Ridotta all’osso la questione, si può dire che l’umore è uno stato somatico che ci orienta, ci fa tendere verso una certa valutazione dei nostri stessi pensieri che possono essere colorati all’insegna del piacere oppure del dispiacere, in quanto polarità edoniche.
L’umore colora la nostra percezione del mondo non solo esterno, ma anche interno.
Non è facile differenziare i concetti di umore, sentimento, emozione in modo chiaro ed incontrovertibile.
Possiamo dire che l’emozione è una condizione somatica, il sentimento è la coscienza di questa condizione somatica e che l’umore è un agglomerato di emozioni o sentimenti, diverso dalla somma dei contenuti di questo insieme: è una mescolanza di tutto ciò.
Possiamo provare molteplici emozioni e sentimenti in un certo lasso di tempo, mentre l’umore è più duraturo ed ha una sua unicità, come se non fosse riproducibile come accade invece con l’emozione della paura o della tristezza.
L’umore ha una sua tonalità edonica. Esso è riducibile a due condizioni somatiche: piacere o dispiacere, rispettivamente, valore positivo e negativo.
L’umore di fondo ha un suo tono edonico stabile, a volte apparentemente scollegato da fattori ambientali o circostanziali. Esso è in grado di orientare il nostro modo di interpretare ciò che ci accade intorno, favorisce certi pensieri e ricordi piuttosto che altri, modificando il nostro modo di percepire la realtà.

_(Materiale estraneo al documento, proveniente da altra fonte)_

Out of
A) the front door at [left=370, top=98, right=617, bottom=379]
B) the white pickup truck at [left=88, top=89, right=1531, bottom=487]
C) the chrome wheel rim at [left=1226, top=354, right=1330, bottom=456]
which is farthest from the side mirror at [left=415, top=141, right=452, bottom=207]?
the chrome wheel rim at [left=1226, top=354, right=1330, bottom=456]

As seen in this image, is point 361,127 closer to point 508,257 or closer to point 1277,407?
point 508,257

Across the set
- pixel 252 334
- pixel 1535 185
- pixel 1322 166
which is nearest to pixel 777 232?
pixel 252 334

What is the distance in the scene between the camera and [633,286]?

Tali interpretazioni, tali pensieri o ricordi finiscono per rafforzare e prolungare quella certa tonalità edonica piuttosto che quell’altra. In questo senso l’umore compromette la nostra capacità di percepire, di pensare ed incide sul comportamento e sulla capacità di dare valore e recuperare i ricordi. Ricordi associati ad un certo tono edonico sono facilitati se si è attraversati, nuovamente, dallo stato umorale vissuto durante la loro formazione (mood congruence), questo accade sia se l’umore è “negativo” sia se è “positivo”.

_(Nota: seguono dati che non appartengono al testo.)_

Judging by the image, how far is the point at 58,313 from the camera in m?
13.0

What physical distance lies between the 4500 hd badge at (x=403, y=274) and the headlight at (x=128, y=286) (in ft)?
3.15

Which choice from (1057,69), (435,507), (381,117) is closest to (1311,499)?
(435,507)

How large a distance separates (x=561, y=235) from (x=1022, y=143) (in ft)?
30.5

L’umore corrisponde ad uno stato affettivo apparentemente non identificabile perché apparentemente esso “accade” senza una causa, accidentalmente o perché è l’effetto di cause organiche (fattori endogeni) non prevedibili, per esempio riconducibili ai normali ritmi omeostatici che regolano il nostro organismo (es. fame, sonno, stanchezza, luce, clima…).

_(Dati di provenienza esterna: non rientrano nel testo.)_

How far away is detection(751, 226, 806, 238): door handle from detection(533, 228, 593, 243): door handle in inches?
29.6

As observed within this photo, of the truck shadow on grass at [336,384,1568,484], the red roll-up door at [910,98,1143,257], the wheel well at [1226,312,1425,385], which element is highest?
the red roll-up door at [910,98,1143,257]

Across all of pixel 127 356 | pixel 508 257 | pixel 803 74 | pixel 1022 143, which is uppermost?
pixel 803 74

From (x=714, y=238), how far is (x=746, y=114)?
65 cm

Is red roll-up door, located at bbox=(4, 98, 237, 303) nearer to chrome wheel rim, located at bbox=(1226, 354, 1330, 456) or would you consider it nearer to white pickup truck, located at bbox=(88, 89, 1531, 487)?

Se questo stato affettivo non è riconoscibile, cioè non è oggetto di attenzione, di consapevolezza, esso diventa una sorta di “sfondo” edonico (nel senso di piacevole o dispiacevole) in grado di pervadere tutta l’attività psichica.
L’emozione, invece, è uno stato affettivo che entra nel focus dell’attenzione, anzi, questa ultima non può non focalizzarsi su di essa, essa non è sullo sfondo ma è una figura in primo piano, un vissuto identificabile, riconoscibile e riconducibile ad un determinato fattore scatenante, una causa.
L’umore è diffuso, pervasivo ma (apparentemente) non identificabile, cioè
non riconducibile a nessun fatto(re) causale.
La consapevolezza dello stato affettivo non coincide
con l’individuazione di una causa e ciò lo rende spesso e per certi versi
inspiegabile.
[i] Heidegger M., Concetti fondamentali della metafisica. Mondo – finitezza – solitudine, Genova, Il melangolo, 1999, p. 87.